Security & Fraud

“Hackers-For-Hire” Tried To Swipe Baidu’s Driverless Car Tech

hacker gang targets baidu

Chinese tech giant Baidu revealed that a group of hackers attempted to steal the company’s driverless car technology.

Ma Jie, Baidu’s head of cybersecurity, told Bloomberg News that while it did not know who was behind the attempt, it was perpetrated by hackers-for-hire.

“It’s very difficult to know who employs them to do that, but we know someone tried to hire someone in the underground market to steal from us,” Ma explained.

In an effort to help thwart the growing cybersecurity threat, Baidu has made an effort to collaborate with rival tech companies like Tencent and Alibaba.

“The underground industry is getting bigger and getting stronger, so we must help each other against the whole underground industry,” Ma added. “We’re not enemies; they are the enemy.”

In the world of China’s internet industry, a trio holds a lot of power: Alibaba, Baidu and Tencent.

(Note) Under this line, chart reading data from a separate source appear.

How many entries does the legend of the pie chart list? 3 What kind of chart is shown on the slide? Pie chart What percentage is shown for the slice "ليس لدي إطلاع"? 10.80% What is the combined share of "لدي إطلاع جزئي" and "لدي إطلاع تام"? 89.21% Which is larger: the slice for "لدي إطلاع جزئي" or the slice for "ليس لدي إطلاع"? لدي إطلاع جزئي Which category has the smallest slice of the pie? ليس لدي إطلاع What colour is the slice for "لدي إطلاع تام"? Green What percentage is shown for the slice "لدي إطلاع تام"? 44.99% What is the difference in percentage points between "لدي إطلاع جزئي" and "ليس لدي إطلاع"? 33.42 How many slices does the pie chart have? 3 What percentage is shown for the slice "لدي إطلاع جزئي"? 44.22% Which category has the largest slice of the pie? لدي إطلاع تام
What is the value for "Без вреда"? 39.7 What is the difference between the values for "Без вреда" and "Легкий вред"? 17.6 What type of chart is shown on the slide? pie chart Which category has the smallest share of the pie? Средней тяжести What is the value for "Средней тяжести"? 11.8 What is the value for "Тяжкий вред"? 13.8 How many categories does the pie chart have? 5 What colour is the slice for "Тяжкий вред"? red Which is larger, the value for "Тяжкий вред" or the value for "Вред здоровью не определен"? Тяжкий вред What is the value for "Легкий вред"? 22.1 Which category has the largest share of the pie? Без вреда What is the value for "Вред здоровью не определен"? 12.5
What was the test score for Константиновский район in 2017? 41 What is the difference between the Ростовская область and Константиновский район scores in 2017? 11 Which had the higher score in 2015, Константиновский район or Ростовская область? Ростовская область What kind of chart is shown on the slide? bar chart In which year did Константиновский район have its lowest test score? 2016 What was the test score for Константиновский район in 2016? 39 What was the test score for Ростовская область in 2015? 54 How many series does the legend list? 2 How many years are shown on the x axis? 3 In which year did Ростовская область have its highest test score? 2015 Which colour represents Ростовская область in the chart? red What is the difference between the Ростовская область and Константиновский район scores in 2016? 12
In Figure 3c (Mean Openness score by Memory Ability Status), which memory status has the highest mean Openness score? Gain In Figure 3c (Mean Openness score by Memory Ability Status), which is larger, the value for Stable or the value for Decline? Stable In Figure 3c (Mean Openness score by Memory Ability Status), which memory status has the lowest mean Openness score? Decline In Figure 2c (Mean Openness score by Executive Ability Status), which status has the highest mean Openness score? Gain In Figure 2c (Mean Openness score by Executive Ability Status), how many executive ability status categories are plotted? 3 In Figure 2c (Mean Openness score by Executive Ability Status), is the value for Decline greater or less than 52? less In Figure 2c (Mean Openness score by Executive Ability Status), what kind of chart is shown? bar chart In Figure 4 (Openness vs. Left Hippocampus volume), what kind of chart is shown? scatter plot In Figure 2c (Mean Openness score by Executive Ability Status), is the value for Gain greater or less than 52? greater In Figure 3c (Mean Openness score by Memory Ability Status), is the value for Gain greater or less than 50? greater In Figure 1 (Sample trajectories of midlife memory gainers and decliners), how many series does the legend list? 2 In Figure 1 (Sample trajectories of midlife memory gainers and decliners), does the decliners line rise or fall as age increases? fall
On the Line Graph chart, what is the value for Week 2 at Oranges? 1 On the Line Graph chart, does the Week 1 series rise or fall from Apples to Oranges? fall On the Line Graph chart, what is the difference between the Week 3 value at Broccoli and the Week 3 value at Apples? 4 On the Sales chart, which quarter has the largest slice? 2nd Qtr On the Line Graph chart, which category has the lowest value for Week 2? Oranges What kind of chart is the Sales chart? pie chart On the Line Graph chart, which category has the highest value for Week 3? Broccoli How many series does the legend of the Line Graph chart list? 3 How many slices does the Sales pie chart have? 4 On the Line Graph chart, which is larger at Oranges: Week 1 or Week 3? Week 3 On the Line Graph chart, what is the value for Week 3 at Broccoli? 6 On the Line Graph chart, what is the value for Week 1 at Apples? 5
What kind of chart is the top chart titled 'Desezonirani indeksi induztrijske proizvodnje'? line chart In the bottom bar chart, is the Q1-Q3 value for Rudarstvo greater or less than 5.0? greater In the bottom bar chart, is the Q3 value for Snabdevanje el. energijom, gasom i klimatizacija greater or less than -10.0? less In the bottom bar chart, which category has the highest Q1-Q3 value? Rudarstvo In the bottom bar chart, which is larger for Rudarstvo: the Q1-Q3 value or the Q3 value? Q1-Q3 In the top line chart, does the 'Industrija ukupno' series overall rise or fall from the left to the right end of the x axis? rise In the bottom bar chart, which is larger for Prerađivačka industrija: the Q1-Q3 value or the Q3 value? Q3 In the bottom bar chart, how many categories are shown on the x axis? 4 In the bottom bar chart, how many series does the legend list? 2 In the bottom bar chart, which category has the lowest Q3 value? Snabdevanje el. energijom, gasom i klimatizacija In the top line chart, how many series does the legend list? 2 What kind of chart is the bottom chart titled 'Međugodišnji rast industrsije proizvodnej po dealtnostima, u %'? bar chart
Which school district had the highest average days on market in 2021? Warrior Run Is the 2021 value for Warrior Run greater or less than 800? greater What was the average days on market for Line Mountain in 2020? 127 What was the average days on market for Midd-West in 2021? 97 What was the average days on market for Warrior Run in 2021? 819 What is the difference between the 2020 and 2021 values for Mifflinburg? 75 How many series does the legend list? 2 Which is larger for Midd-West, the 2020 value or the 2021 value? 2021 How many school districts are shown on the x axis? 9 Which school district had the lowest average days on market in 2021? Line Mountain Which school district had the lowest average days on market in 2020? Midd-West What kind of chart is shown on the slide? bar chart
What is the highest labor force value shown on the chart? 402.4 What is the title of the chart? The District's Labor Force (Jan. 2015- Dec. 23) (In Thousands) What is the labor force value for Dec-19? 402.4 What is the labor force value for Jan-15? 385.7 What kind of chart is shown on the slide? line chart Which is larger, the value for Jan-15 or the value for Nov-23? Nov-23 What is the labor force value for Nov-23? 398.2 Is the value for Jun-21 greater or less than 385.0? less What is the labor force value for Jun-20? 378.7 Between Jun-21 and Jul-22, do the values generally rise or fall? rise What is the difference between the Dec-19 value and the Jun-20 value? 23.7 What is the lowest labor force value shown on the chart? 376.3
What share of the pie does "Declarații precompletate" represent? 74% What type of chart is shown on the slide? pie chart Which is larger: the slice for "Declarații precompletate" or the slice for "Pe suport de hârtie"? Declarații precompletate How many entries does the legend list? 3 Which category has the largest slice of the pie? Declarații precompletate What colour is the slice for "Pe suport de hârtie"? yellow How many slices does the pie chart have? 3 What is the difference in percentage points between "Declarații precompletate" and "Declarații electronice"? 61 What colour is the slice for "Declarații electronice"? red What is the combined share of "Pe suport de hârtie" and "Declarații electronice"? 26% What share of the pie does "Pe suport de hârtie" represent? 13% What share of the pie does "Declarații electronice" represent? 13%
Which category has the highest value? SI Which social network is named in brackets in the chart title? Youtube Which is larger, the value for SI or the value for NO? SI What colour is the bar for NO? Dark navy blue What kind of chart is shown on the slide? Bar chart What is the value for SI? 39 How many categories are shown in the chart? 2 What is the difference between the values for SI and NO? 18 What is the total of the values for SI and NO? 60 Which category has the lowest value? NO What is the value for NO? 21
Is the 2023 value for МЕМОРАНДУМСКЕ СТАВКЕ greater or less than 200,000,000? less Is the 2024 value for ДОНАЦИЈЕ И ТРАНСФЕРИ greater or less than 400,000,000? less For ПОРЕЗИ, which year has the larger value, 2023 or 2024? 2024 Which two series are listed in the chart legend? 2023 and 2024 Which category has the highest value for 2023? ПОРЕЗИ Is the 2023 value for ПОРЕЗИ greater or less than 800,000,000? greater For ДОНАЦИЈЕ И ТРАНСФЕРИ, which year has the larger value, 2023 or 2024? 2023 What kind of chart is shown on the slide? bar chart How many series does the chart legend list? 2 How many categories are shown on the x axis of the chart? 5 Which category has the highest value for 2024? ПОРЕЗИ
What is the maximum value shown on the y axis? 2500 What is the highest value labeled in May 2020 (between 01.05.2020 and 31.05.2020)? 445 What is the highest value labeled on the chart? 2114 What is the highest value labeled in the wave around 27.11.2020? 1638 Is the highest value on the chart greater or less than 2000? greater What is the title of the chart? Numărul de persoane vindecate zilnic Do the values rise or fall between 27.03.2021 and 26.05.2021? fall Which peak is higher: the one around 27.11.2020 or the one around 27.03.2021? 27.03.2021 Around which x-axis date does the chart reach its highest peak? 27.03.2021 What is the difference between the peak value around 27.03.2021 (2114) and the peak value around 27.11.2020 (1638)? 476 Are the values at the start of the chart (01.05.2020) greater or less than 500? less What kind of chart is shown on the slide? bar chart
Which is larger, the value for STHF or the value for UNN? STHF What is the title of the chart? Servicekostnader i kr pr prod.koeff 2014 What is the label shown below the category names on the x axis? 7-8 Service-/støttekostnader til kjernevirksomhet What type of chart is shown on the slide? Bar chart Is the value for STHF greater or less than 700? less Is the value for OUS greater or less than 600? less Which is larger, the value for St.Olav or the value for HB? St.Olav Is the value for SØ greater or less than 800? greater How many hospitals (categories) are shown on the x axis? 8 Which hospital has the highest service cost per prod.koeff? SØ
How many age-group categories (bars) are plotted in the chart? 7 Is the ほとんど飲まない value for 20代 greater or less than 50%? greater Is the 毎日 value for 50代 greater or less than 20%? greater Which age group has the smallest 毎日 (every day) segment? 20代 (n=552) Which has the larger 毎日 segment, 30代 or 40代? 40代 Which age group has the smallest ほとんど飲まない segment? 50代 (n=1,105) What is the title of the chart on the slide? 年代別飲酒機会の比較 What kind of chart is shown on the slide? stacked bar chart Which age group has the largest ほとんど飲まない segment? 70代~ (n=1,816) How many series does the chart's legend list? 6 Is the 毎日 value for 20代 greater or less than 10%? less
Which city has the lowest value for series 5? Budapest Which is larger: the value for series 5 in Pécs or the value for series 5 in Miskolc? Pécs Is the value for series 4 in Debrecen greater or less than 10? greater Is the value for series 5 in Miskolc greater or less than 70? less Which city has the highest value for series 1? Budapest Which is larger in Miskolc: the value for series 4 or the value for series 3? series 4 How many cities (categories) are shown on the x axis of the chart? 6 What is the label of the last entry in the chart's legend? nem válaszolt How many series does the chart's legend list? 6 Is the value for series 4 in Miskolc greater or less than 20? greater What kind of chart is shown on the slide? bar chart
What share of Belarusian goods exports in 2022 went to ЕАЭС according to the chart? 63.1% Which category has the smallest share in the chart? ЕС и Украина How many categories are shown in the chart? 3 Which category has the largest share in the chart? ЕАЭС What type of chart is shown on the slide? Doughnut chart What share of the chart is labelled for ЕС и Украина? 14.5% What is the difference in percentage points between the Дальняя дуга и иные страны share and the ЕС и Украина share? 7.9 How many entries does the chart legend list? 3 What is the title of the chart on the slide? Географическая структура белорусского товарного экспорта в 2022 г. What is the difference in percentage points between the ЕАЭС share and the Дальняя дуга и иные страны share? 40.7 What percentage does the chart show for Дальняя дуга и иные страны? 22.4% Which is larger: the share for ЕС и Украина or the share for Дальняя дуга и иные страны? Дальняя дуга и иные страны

Last year, The Wall Street Journal reported that the threesome maintains sway over the industry with the strength of their collective checkbooks. Known colloquially as a unit as BAT, the search engine and social media players have paid billions of dollars to grab minority stakes, or outright buy, smaller firms — chiefly startups — to grab a hold of their growth (and strengthen their own competitive positioning).

The question, WSJ posed, is whether buying smaller firms, consistently and quickly, blunts innovation. One observer thinks that this is the case. Xinlei Chen, professor of marketing at Shanghai Jiaotong University, said: “The monopoly power of BAT is much greater than the internet giants in the U.S.,” as antitrust laws are more relaxed in China, relatively speaking.

This has led to Tencent, for example, making two dozen investments within its home country, more than many individual private investment firms. Other firms, such as Alibaba and Baidu, have been setting up investment vehicles. Baidu has created a $3 billion fund to invest in internet firms.

As hackers continue to increase the strength and sophistication of their schemes, cybersecurity may just be the next big place for BAT investment.